- _What to do_: Reproduce the passage of the jump label patch discussion from "Re: [RFC PATCH" to "while code modifying.".

- _Text_:
---

Re: [RFC PATCH 2/6] jump label v3 - x86: Introduce generic jumppatching without stop_machine

From: Mathieu Desnoyers
Date: Wed Nov 18 2009 - 20:58:23 EST


* Paul E. McKenney (paulmck@xxxxxxxxxxxxxxxxxx) wrote:
> On Wed, Nov 18, 2009 at 07:28:26PM -0500, Mathieu Desnoyers wrote:
> > * Jason Baron (jbaron@xxxxxxxxxx) wrote:
> > > Add text_poke_fixup() which takes a fixup address to where a processor
> > > jumps if it hits the modifying address while code modifying.
> > > text_poke_fixup() does following steps for this purpose.
> > >
> > > 1. Setup int3 handler for fixup.
> > > 2. Put a breakpoint (int3) on the first byte of modifying region,
> > > and synchronize code on all CPUs.
> > > 3. Modify other bytes of modifying region, and synchronize code on all CPUs.
> > > 4. Modify the first byte of modifying region, and synchronize code
> > > on all CPUs.
> > > 5. Clear int3 handler.
> > >
> >
> > Hi Masami,
> >
> > I like the approach and the API is clean. I have intersped comments
> > below.
> >
> > Ingo: I raise a question about text_mutex vs on_each_cpu hangs I
> > experienced recently in the message below. Might be worth having a look,
> > I suspect this might have caused the hangs Paul McKenney had with his
> > past TREE RCU callback migration. I think he did take a mutex in the cpu
> > hotplug callbacks and might have used IPIs within that same lock.
>
> Hello, Mathieu,
>
> By "mutex", do you mean "mutex_lock()"? If so, I don't do that from
> within the CPU hotplug notifiers. I do spin_lock_irqsave().
>
> People have been known to invoke synchronize_rcu() from CPU hotplug
> notifiers, however -- and this does block. Is that what you are
> getting at?

Hi Paul,

What I had in mind is more like a N-way deadlock involving the cpu
hotplug mutex, on_each_cpu, and possibly stop_machine interaction.
However I did not push the lockup analysis far enough to know for sure,
but I feel like it's good to let others know. I am not sure if blocking
primitives could be affected by this.

---

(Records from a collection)

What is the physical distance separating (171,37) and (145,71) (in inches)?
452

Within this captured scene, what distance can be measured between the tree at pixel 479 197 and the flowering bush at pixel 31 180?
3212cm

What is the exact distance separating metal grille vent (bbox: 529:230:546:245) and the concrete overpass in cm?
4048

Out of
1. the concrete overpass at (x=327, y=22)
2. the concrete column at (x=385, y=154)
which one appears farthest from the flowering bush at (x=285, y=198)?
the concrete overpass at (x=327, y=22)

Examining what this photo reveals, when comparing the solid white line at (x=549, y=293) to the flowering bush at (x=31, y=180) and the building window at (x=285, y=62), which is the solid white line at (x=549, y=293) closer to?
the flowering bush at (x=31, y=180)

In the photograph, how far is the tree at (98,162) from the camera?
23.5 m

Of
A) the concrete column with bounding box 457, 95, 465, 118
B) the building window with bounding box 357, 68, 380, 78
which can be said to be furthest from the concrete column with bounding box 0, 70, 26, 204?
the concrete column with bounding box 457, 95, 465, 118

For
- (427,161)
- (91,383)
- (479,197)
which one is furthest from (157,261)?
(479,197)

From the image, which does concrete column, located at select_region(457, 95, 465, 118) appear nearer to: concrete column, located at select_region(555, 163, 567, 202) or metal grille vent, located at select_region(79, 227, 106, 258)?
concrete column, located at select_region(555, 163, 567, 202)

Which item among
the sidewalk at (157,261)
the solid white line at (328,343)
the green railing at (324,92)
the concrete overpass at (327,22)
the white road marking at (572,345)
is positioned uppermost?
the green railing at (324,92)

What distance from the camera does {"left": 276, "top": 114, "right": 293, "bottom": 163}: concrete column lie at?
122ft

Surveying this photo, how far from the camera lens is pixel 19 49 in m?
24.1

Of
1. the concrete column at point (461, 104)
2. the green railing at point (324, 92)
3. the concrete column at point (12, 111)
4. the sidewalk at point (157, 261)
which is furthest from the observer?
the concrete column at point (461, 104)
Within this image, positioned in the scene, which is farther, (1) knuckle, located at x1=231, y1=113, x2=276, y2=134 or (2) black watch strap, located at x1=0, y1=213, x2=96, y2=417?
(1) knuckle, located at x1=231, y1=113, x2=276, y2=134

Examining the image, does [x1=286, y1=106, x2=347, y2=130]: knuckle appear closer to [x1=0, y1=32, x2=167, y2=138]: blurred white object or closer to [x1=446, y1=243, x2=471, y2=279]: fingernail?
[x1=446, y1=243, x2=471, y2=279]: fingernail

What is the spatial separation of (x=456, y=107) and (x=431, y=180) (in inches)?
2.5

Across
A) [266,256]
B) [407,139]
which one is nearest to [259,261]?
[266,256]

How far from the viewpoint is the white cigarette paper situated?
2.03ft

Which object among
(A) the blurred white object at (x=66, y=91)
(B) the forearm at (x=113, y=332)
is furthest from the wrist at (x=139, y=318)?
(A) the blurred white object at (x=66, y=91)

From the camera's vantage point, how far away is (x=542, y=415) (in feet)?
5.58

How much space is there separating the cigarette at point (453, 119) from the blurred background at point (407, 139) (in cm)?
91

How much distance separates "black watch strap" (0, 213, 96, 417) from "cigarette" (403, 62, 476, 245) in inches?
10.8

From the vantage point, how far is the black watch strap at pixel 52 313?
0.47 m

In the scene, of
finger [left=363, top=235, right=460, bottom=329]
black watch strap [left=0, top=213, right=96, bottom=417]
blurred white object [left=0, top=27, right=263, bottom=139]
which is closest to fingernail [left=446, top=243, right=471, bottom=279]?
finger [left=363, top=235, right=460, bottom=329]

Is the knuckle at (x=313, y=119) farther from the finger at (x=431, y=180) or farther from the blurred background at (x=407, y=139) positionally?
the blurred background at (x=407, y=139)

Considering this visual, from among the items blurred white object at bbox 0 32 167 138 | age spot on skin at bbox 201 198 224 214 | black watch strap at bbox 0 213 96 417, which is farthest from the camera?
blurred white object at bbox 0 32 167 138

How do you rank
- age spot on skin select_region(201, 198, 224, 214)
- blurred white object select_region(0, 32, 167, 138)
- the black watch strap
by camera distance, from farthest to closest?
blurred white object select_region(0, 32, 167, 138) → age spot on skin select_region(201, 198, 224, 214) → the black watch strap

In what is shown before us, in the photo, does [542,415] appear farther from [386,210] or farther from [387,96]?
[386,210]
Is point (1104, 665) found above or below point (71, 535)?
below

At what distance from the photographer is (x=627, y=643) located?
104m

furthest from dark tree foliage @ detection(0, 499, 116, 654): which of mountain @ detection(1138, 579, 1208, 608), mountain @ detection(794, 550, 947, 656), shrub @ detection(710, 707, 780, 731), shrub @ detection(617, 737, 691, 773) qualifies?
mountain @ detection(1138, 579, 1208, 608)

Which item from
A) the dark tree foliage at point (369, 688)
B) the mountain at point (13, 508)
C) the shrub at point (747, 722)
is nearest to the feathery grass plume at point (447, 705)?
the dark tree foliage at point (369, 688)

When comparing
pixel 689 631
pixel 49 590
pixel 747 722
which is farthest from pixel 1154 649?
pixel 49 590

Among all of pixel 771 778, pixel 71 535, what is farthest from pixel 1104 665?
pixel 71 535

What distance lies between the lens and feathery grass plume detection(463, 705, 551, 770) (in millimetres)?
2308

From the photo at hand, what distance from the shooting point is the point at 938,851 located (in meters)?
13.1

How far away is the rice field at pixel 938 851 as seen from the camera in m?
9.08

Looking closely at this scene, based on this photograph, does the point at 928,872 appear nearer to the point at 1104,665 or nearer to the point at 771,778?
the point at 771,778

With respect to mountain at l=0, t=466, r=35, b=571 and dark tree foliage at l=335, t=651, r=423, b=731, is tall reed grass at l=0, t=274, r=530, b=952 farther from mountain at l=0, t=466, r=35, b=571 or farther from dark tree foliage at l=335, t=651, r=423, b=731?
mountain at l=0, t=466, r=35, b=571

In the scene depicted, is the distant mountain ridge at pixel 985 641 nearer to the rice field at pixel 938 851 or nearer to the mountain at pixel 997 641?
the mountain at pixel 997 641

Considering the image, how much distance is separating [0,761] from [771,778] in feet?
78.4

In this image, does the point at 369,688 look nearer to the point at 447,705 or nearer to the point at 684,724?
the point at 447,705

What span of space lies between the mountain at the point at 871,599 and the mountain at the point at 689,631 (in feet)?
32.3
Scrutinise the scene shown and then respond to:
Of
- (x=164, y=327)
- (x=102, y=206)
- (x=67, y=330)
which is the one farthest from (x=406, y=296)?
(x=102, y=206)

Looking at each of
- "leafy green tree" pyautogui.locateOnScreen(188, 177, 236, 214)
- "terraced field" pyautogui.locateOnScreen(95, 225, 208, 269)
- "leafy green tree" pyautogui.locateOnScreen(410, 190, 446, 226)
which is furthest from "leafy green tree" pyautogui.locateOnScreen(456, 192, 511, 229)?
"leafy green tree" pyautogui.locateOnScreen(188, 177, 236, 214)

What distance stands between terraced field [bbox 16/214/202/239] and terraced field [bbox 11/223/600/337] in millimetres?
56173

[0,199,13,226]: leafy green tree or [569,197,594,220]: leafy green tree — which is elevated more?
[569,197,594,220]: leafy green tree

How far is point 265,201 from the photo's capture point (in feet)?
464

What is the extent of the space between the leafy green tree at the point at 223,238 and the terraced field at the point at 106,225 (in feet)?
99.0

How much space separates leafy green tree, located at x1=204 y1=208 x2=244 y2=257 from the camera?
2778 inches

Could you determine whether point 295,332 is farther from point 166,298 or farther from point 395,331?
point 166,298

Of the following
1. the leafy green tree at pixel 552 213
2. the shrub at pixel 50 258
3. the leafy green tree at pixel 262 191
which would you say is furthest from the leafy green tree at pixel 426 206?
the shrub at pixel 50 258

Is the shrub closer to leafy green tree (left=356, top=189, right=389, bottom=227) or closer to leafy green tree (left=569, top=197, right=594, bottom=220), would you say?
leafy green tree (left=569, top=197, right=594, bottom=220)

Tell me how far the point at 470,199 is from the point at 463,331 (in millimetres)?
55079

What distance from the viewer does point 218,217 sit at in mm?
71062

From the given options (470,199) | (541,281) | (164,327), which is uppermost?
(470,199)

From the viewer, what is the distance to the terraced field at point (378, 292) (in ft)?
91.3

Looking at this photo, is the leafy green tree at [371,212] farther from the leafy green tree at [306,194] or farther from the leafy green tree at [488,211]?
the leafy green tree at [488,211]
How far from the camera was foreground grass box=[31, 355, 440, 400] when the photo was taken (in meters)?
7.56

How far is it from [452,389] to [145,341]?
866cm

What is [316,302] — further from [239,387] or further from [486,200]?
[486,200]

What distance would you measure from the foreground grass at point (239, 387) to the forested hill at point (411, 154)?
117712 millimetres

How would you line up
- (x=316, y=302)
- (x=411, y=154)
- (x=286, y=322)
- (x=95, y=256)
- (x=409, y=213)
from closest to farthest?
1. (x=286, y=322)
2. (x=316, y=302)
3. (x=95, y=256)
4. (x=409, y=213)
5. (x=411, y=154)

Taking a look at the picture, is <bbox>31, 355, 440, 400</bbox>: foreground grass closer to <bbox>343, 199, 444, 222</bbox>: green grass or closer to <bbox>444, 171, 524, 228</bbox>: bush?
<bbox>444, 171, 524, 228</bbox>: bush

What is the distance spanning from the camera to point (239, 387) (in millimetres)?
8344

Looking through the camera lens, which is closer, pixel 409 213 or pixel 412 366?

---

- _Expected answer_:
Re: [RFC PATCH 2/6] jump label v3 - x86: Introduce generic jumppatching without stop_machine

From: Mathieu Desnoyers
Date: Wed Nov 18 2009 - 20:58:23 EST


* Paul E. McKenney (paulmck@xxxxxxxxxxxxxxxxxx) wrote:
> On Wed, Nov 18, 2009 at 07:28:26PM -0500, Mathieu Desnoyers wrote:
> > * Jason Baron (jbaron@xxxxxxxxxx) wrote:
> > > Add text_poke_fixup() which takes a fixup address to where a processor
> > > jumps if it hits the modifying address while code modifying.